Text excerpt:
Content starts
The regulatory bargain

  What happened to the way the Commission regulates the pricing of discretionary or optional services on May 1, 1997, the day Decision CRTC 1997-9 (97-9) was released? According to paragraph 12 of today's majority decision, "upper pricing constraint" on those service were rejected unconditionally. In the words of the majority, "the extent of local competition was not a consideration." If by this paragraph the majority is saying that under the Price Cap regulatory bargain formalized in 97-9, there is no connection between the pricing of optional services and the state of competition in the market, it has in my view reached a conclusion that is not supported by history or the record.
  One of the very foundation stones underpinning the new Price Cap approach to regulation unveiled on May 1, 1997 was competition. On the same day, Decision CRTC 97-8, (97-8) interestingly subtitled LOCAL COMPETITION, was also released. An official CRTC news release, entitled, Green Light To Local Telephone Competition, accompanied the two decisions as well as a third permitting telephone companies to hold broadcasting distribution licences. The very first sentence of that news release reads as follows: "The CRTC today announced a series of decisions which will result in the entire Canadian telecommunications market being open to competition." The reference in this trumpeting of a brave new competitive world is to "a series of decisions". Competition is the thread that binds them, the goal underpinning all three, 97-9 included. The second sentence of the May 1st news release makes particular reference to local competition: "In addition to consumers having a choice in long distance companies, they will now have the opportunity to choose among a number of local telephone service providers."
  With specific regard to the new price cap regulatory bargain contained in 97-9, the May 1st news release states: "The Commission has recognized that this new competitive regime which will stimulate new service innovation and price competition requires new approaches to regulation. The Commission also felt it was in the public interest to achieve a fair balance between the interests of consumers, existing telephone companies, and new competitors." Competitor, competition, competitors: three variations on a theme word in two sentences introducing Price Cap to Canadians. An accident? I think not.
 

Finding balance

  The majority is quite correct, as far as it goes, when it states in paragraph 12 of its decision that, "At paragraph 142 of Decision 97-9, the Commission also determined that there was no need to establish an upper pricing constraint on optional local services¼ " But the majority errs, in my view when it adds that there was "no need" to do so, "because of their discretionary nature" and that "the extent of local competition was not an issue." There was no perceived need to do so, granted, but that was precisely because the Commission anticipated that local competition by itself would do the job.
Content ends
Instructions:
A) In the opinion on CRTC price cap regulation, what was the title of the official news release that accompanied the decisions of May 1, 1997?
B) Extend the opinion on CRTC price cap regulation, starting right after its final sentence.

Dataset entries:
Content starts
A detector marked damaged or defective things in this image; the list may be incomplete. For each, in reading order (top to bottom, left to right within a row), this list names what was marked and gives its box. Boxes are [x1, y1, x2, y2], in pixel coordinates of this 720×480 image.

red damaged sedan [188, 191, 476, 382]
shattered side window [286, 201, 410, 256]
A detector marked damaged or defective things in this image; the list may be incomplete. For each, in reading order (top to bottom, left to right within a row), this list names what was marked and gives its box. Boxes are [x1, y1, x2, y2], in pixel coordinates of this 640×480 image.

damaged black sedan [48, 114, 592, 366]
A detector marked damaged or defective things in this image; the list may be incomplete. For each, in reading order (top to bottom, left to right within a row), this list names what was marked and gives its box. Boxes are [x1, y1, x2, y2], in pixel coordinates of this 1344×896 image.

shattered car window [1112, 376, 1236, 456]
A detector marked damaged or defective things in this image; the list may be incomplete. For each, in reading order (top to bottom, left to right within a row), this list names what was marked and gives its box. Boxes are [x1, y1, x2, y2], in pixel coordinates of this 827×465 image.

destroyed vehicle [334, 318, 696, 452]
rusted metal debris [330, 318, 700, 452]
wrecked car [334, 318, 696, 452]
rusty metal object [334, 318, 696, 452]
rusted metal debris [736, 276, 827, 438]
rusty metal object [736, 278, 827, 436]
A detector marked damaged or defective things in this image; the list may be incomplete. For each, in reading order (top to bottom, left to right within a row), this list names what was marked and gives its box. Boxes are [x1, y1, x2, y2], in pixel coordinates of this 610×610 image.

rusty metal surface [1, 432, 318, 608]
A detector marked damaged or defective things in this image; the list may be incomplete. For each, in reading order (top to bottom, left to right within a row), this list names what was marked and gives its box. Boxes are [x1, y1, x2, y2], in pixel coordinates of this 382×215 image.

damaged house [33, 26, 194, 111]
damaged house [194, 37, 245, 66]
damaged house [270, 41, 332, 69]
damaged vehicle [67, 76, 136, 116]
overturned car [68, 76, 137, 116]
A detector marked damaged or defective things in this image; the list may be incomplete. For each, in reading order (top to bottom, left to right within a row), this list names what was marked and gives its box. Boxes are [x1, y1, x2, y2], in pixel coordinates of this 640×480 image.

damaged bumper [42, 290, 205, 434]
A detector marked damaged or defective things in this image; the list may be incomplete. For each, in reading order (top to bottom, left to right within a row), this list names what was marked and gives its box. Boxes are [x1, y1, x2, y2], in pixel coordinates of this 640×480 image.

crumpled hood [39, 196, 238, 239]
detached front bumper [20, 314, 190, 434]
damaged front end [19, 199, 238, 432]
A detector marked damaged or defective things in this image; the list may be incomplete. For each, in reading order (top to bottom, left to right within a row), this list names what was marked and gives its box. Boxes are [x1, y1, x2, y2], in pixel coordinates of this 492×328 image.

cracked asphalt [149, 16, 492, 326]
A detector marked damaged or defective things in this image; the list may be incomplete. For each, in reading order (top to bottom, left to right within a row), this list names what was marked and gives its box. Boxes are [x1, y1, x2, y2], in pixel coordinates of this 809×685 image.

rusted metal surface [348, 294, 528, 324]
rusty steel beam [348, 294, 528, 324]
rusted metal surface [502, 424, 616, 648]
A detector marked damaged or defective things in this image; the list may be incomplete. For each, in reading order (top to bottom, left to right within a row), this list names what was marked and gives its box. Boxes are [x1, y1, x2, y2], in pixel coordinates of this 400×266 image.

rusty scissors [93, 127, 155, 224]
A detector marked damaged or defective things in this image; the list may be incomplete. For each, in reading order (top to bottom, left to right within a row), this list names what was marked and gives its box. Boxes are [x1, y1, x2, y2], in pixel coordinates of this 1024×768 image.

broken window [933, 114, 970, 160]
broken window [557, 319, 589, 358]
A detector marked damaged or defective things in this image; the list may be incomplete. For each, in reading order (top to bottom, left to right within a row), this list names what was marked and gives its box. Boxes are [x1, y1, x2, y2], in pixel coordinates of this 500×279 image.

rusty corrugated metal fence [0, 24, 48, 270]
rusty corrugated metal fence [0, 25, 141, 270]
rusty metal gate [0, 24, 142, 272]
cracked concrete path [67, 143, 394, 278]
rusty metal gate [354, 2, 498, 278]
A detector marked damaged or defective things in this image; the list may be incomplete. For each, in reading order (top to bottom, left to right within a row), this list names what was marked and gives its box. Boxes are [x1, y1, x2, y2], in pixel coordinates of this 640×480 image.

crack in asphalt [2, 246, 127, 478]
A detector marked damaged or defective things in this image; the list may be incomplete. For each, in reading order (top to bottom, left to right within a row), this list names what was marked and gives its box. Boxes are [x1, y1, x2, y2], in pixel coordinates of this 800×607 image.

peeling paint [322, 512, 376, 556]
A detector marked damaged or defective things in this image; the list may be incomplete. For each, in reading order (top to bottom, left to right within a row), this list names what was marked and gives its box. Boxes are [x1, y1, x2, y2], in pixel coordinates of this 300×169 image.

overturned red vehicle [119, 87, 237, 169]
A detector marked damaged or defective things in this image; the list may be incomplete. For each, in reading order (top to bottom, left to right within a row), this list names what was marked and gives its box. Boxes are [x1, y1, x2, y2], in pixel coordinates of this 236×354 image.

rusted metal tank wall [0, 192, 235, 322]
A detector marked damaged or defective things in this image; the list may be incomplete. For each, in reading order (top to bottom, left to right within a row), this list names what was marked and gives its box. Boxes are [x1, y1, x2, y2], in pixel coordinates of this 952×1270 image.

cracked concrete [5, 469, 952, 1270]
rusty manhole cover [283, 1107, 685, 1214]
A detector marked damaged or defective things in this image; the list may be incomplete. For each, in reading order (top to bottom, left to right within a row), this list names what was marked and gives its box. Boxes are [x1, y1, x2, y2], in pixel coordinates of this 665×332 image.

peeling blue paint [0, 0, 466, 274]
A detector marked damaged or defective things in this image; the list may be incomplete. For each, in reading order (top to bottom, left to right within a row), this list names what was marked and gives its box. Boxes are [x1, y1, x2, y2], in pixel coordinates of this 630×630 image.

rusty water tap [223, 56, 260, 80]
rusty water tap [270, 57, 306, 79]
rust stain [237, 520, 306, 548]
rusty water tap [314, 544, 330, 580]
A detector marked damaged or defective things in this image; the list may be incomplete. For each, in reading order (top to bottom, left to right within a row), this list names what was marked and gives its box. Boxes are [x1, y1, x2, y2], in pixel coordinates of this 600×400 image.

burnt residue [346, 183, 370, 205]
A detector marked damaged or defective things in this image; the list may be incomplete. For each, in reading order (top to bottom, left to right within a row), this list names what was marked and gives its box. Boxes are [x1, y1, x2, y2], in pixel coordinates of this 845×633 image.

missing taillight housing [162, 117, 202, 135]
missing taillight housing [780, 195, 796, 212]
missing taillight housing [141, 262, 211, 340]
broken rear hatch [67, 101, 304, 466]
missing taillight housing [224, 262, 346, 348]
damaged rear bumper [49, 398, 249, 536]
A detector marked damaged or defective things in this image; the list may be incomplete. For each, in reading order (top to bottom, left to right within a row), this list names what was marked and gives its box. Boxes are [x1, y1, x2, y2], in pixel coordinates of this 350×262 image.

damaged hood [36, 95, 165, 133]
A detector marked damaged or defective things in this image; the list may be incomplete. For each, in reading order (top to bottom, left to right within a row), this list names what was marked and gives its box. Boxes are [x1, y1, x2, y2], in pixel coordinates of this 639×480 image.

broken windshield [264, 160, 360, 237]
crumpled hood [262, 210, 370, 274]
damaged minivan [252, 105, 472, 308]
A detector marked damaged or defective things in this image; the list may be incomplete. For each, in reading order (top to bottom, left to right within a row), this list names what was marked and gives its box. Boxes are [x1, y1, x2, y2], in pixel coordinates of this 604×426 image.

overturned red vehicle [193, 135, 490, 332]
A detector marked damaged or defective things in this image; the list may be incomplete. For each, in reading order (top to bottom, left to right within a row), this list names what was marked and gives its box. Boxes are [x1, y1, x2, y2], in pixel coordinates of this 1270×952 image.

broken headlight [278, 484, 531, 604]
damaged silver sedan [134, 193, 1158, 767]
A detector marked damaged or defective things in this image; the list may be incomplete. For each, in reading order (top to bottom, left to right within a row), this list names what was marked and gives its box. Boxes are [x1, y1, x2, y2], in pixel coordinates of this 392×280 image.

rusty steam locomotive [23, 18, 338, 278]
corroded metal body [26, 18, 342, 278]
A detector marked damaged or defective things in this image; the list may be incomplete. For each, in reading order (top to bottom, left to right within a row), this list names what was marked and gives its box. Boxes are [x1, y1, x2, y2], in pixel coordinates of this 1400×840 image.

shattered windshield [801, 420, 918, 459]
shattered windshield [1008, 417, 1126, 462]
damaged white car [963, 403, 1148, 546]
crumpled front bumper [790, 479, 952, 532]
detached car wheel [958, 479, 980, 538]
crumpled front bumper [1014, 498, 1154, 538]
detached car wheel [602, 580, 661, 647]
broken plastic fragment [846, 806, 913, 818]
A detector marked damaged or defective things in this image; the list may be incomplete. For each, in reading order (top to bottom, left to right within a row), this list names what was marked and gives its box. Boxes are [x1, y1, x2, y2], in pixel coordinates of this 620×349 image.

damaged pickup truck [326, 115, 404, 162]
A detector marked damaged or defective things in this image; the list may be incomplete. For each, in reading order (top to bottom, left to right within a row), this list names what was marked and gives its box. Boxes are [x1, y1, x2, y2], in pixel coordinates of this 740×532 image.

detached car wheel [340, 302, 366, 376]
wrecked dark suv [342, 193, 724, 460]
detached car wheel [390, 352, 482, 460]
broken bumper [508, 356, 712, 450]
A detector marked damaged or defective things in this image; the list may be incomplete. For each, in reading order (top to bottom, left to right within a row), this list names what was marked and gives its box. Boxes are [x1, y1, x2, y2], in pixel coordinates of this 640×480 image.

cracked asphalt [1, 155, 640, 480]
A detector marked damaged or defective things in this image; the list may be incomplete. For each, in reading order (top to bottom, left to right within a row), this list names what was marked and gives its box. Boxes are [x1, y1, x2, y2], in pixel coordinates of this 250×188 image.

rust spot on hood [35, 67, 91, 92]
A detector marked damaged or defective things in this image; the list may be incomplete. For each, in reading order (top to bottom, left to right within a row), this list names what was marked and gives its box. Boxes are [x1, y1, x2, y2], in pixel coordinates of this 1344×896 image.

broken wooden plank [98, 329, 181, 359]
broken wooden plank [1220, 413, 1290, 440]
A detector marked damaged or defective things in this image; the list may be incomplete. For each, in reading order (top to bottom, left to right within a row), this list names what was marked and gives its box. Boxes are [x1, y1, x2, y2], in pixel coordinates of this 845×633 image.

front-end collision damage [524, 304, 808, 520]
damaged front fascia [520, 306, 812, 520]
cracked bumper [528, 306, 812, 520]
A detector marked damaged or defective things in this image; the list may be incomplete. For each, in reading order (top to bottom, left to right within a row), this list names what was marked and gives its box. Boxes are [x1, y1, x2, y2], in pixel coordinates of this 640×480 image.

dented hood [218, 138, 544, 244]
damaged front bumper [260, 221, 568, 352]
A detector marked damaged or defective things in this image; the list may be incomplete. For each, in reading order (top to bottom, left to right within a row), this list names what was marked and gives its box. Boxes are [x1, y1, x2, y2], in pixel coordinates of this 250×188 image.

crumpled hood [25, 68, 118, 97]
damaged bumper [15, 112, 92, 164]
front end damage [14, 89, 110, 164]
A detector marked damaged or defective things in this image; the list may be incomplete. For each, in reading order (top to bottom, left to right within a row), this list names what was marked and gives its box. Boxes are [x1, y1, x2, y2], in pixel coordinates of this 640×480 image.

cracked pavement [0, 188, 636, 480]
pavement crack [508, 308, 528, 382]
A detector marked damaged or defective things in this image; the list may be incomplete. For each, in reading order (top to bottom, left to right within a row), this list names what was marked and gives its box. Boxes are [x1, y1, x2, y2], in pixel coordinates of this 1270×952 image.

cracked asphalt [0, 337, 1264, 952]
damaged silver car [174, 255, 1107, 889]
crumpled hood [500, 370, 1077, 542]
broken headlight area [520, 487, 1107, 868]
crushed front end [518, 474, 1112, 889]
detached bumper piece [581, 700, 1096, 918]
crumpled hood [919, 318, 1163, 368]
Content ends
Answers to the exercise:
A) Green Light To Local Telephone Competition.

B)
  The Commission did not abandon consumers in 97-9 as the majority decision threatens to do today, it merely came to the mistaken conclusion that consumers would require no protection when it came to the ceiling prices of optional service because that protection would come naturally in the form of competitive market forces. In order to ensure the maintenance of the "fair balance" of stakeholder interests it referred to in its news release of May 1, 1997, the Commission set up a framework that combined regulatory and competitive checks and balances underpinned by its ongoing statutory mandate to guarantee "just and reasonable" rates and by its own commitment in paragraph 181 of 97-9 to maintain "consumer safeguards".
  Taken in context of the Commission's legislated mandate and its expectations for the rollout of local competition, 97-9 actually establishes a regulatory bargain that is far different than the simple sky's-the-limit approach to the pricing of optional services set out in paragraph 12 of the majority decision. To protect new competitors against anti-competitive predatory pricing, rate increase applications must be accompanied by an imputation test proving that proposed rates are not below cost. To protect consumers, it was believed that new competitors would chop prices of optional services in an attempt to gain market share. That was the "fair balance" the Commission believed 97-9 struck, a balance among incumbents, consumers and new competitors maintained by a combination of market forces and anti-predatory pricing rules.
 

Best laid plans

  Unfortunately one half of the competitive/regulatory bargain or equation never came to pass. The imputation test set out in 97-9 ensures that prices will not fall below cost but effective local competition never materialized. The non-development of local competition has, according to Bell and the majority in this matter, left consumers with only two options, a true Hobson's choice, when it comes to discretionary services: pay or cancel. That is no more than the right to fall into line or vote with one's feet; in truth, no protection at all. It would be a sad commentary, indeed, on the state of public interest regulation if the Commission were to so abdicate its responsibilities to consumers.
  Yet this appears to be the message underlying the majority decision. The statutory duty to ensure "just and reasonable" rates and the 97-9 commitment to "consumer safeguards" both appear to have been forgotten. Local competition has not evolved to the point where market forces can be relied upon to keep rates for optional services reasonably priced. Instead of stepping in to exercise its mandate in the public interest the majority has stepped aside. Canadian telecommunications subscribers are on their own. Bell has declared that because earlier applications have been approved, so must this one. The majority agrees. I do not.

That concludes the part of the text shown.